EXERCISE REQUIREMENTS:
Exclude the pictures, then copy all remaining records exactly.

Rows of spatial question data:
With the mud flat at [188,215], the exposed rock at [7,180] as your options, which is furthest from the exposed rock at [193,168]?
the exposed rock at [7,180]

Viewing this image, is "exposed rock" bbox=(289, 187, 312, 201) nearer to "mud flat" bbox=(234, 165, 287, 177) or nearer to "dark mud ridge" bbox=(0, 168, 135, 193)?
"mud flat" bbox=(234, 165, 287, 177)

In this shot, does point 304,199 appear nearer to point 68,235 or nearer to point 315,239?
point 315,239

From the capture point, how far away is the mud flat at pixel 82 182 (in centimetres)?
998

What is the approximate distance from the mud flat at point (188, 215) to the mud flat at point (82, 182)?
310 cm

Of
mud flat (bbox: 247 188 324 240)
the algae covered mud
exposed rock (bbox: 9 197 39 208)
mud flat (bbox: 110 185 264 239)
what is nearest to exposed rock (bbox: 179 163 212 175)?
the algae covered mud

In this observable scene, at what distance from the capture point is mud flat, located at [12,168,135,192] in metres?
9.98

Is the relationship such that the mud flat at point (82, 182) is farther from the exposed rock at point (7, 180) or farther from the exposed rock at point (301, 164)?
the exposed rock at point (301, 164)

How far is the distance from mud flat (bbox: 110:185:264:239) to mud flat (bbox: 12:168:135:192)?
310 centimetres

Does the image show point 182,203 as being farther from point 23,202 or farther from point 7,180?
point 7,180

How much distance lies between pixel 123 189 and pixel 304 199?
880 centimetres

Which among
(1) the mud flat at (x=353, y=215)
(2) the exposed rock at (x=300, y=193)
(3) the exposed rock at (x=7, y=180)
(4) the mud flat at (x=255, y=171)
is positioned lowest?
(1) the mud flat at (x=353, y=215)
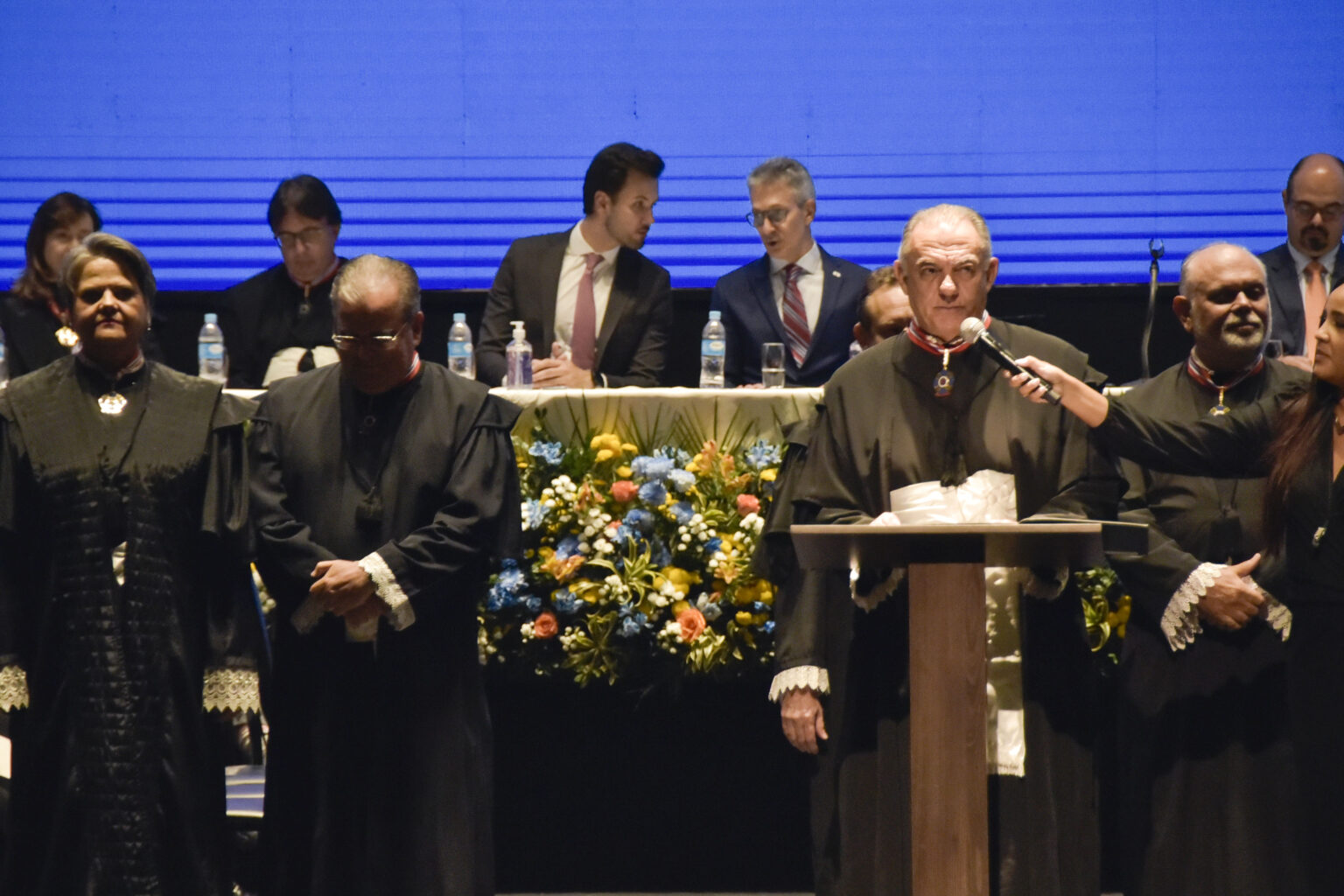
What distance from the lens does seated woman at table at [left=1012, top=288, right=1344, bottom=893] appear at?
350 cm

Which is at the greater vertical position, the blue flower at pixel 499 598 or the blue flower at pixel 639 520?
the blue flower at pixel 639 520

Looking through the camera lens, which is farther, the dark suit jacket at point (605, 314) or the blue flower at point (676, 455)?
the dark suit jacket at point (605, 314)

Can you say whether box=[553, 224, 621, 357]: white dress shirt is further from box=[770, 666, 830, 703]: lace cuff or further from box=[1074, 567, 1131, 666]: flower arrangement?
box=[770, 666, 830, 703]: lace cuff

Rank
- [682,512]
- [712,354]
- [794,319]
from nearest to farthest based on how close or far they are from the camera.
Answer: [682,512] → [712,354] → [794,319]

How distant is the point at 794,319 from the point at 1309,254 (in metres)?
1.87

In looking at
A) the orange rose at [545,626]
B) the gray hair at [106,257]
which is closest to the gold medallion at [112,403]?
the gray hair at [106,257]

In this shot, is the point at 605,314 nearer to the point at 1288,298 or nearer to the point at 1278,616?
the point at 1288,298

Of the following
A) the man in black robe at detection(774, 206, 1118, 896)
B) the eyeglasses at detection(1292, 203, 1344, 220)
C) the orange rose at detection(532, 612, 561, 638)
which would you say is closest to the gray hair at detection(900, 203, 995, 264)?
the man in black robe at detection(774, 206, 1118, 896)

WORKED SOLUTION:
With the mud flat at [188,215], the exposed rock at [7,180] as your options, which is furthest from the exposed rock at [193,168]?
the exposed rock at [7,180]

Viewing this image, is "exposed rock" bbox=(289, 187, 312, 201) nearer to "mud flat" bbox=(234, 165, 287, 177) or nearer to "dark mud ridge" bbox=(0, 168, 135, 193)?
"mud flat" bbox=(234, 165, 287, 177)

In this shot, does point 304,199 appear nearer to point 68,235 or nearer to point 315,239?
point 315,239

From the capture point, how far away is the mud flat at pixel 82 182 (in centimetres)?
998

What is the approximate distance from the mud flat at point (188, 215) to the mud flat at point (82, 182)?
310 cm

Of
mud flat (bbox: 247 188 324 240)
the algae covered mud
exposed rock (bbox: 9 197 39 208)
mud flat (bbox: 110 185 264 239)
what is nearest to exposed rock (bbox: 179 163 212 175)?
the algae covered mud

In this observable scene, at what distance from the capture point is mud flat, located at [12,168,135,192] in metres?
9.98

Is the relationship such that the mud flat at point (82, 182) is farther from the exposed rock at point (7, 180) or farther from the exposed rock at point (301, 164)?
the exposed rock at point (301, 164)

How far is the distance from mud flat (bbox: 110:185:264:239) to mud flat (bbox: 12:168:135:192)?
310 centimetres

Does the image show point 182,203 as being farther from point 23,202 or farther from point 7,180?
point 7,180

How much distance lies between pixel 123 189 and pixel 304 199?
880 centimetres

Which among
(1) the mud flat at (x=353, y=215)
(2) the exposed rock at (x=300, y=193)
(3) the exposed rock at (x=7, y=180)
(4) the mud flat at (x=255, y=171)
is positioned lowest?
(1) the mud flat at (x=353, y=215)
What distance from the lens does seated woman at table at [left=1012, top=288, right=1344, bottom=893] appear at?
350 cm

Which is at the greater vertical position, the blue flower at pixel 499 598 or the blue flower at pixel 639 520?
the blue flower at pixel 639 520

Looking through the camera lens, which is farther, the dark suit jacket at point (605, 314) or the blue flower at point (676, 455)?
the dark suit jacket at point (605, 314)

Can you say whether box=[553, 224, 621, 357]: white dress shirt is further from box=[770, 666, 830, 703]: lace cuff or further from box=[1074, 567, 1131, 666]: flower arrangement?
box=[770, 666, 830, 703]: lace cuff

Rank
- [682,512]
- [712,354]
- [794,319]
from nearest to farthest based on how close or far they are from the camera.
Answer: [682,512] → [712,354] → [794,319]

How distant is the point at 794,319 from the point at 1309,254 (in metres)?
1.87

In looking at
A) the orange rose at [545,626]
B) the gray hair at [106,257]
which is closest to the gold medallion at [112,403]?
the gray hair at [106,257]

In this shot, is the point at 605,314 nearer to the point at 1288,298 or nearer to the point at 1278,616?
the point at 1288,298

Of the following
A) the man in black robe at detection(774, 206, 1118, 896)
B) the eyeglasses at detection(1292, 203, 1344, 220)
C) the orange rose at detection(532, 612, 561, 638)
which would you say is closest to the gray hair at detection(900, 203, 995, 264)?
the man in black robe at detection(774, 206, 1118, 896)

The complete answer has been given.